Here is a society in London for propagating freethinking throughout the world, encouraged and supported by the Queen and many others. You say, perhaps, it is for propagating the Gospel. Do you think the missionaries we send will tell the heathens that they must not think freely? No, surely; why then, it is manifest, those missionaries must be freethinkers, and make the heathens so too. But why should not the king of Siam, whose religion is heathenism and idolatry, send over a parcel of his priests to convert us to his church, as well as we send missionaries there? Both projects are exactly of a piece, and equally reasonable; and if those heathen priests were here, it would be our duty to hearken to them, and think freely whether they may not be in the right rather than we. I heartily wish a detachment of such divines as Dr Atterbury, Dr. Smallridge,[6] Dr. Swift, Dr. Sacheverell, and some others, were sent every year to the farthest part of the heathen world, and that we had a cargo of their priests in return, who would spread freethinking among us; then the war would go on, the late ministry be restored, and faction cease, which our priests inflame by haranguing upon texts, and falsely call that preaching the Gospel.

[Footnote 6: Dr. Smallridge, it will be remembered, was the gentleman who indignantly denied the authorship of "A Tale of a Tub" (see vol. i. of this edition). He became Bishop of Bristol in 1714, and died in 1719. His style was well thought of at the time. [T.S.]

I have another project in my head, which ought to be put in execution, in order to make us freethinkers: It is a great hardship and injustice, that our priests must not be disturbed while they are prating in the pulpit. For example: Why should not William Penn the Quaker, or any Anabaptist, Papist, Muggletonian, Jew, or Sweet-Singer,[7] have liberty to come into St Paul's Church, in the midst of divine service, and endeavour to convert first the aldermen, then the preacher, and singing-men?

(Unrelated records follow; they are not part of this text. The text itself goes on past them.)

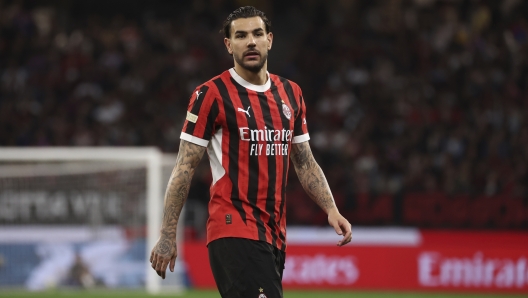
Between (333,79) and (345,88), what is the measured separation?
1.25 feet

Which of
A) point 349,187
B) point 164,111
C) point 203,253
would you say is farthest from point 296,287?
point 164,111

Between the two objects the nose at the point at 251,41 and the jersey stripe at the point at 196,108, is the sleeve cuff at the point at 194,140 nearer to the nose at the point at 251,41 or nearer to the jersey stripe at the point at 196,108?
the jersey stripe at the point at 196,108

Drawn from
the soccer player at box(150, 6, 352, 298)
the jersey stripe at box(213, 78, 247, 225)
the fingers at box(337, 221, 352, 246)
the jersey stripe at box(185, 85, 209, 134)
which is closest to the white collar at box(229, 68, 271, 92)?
the soccer player at box(150, 6, 352, 298)

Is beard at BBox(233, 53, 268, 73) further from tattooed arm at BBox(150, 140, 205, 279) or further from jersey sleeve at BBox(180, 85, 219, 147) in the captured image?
tattooed arm at BBox(150, 140, 205, 279)

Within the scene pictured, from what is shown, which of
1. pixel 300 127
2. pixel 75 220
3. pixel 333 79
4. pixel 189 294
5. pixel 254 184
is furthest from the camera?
pixel 333 79

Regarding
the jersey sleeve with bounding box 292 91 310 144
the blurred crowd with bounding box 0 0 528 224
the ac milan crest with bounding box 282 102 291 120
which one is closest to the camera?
the ac milan crest with bounding box 282 102 291 120

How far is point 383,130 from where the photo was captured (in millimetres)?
16781

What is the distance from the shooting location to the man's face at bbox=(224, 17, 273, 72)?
439cm

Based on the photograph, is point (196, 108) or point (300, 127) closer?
point (196, 108)

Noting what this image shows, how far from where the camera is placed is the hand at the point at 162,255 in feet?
13.9

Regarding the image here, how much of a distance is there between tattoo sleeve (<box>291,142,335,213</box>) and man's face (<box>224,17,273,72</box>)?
1.86 ft

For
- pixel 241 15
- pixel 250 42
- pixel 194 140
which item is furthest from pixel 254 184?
pixel 241 15

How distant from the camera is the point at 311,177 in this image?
15.6 ft

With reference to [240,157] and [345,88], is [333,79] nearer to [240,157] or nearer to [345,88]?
[345,88]
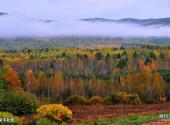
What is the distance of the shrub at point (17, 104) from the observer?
43.5 m

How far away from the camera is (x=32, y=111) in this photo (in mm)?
44781

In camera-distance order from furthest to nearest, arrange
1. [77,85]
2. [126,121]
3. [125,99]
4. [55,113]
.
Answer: [77,85], [125,99], [55,113], [126,121]

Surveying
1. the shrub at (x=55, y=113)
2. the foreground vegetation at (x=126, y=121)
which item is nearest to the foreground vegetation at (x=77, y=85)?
the shrub at (x=55, y=113)

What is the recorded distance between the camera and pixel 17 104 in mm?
43875

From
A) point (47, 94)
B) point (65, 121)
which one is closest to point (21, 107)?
point (65, 121)

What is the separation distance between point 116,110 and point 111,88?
63.5 meters

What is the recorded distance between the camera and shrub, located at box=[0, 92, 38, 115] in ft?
143

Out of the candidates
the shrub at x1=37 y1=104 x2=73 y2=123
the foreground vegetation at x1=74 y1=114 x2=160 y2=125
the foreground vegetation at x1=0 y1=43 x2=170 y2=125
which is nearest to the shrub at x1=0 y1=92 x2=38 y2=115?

Or pray, why might not poor Mr. Whiston,[8] who denies the divinity of Christ, be allowed to come into the Lower House of Convocation, and convert the clergy? But, alas! we are overrun with such false notions, that, if Penn or Whiston should do their duty, they would be reckoned fanatics, and disturbers of the holy synod, although they have as good a title to it as St Paul had to go into the synagogues of the Jews; and their authority is full as divine as his.

[Footnote 7: The Sweet-Singers were a fanatical sect of wailers, founded in Scotland, but which had no long life. [T.S.] Christ himself commands us to be freethinkers; for he bids us search the scriptures, and take heed what and whom we hear; by which he plainly warns us, not to believe our bishops and clergy; for Jesus Christ, when he considered that all the Jewish and heathen priests, whose religion he came to abolish, were his enemies, rightly concluded that those appointed by him to preach his own gospel, would probably be so too; and could not be secure, that any set of priests, of the faith he delivered, would ever be otherwise; therefore it is fully demonstrated that the clergy of the Church of England are mortal enemies to Christ, and ought not to be believed.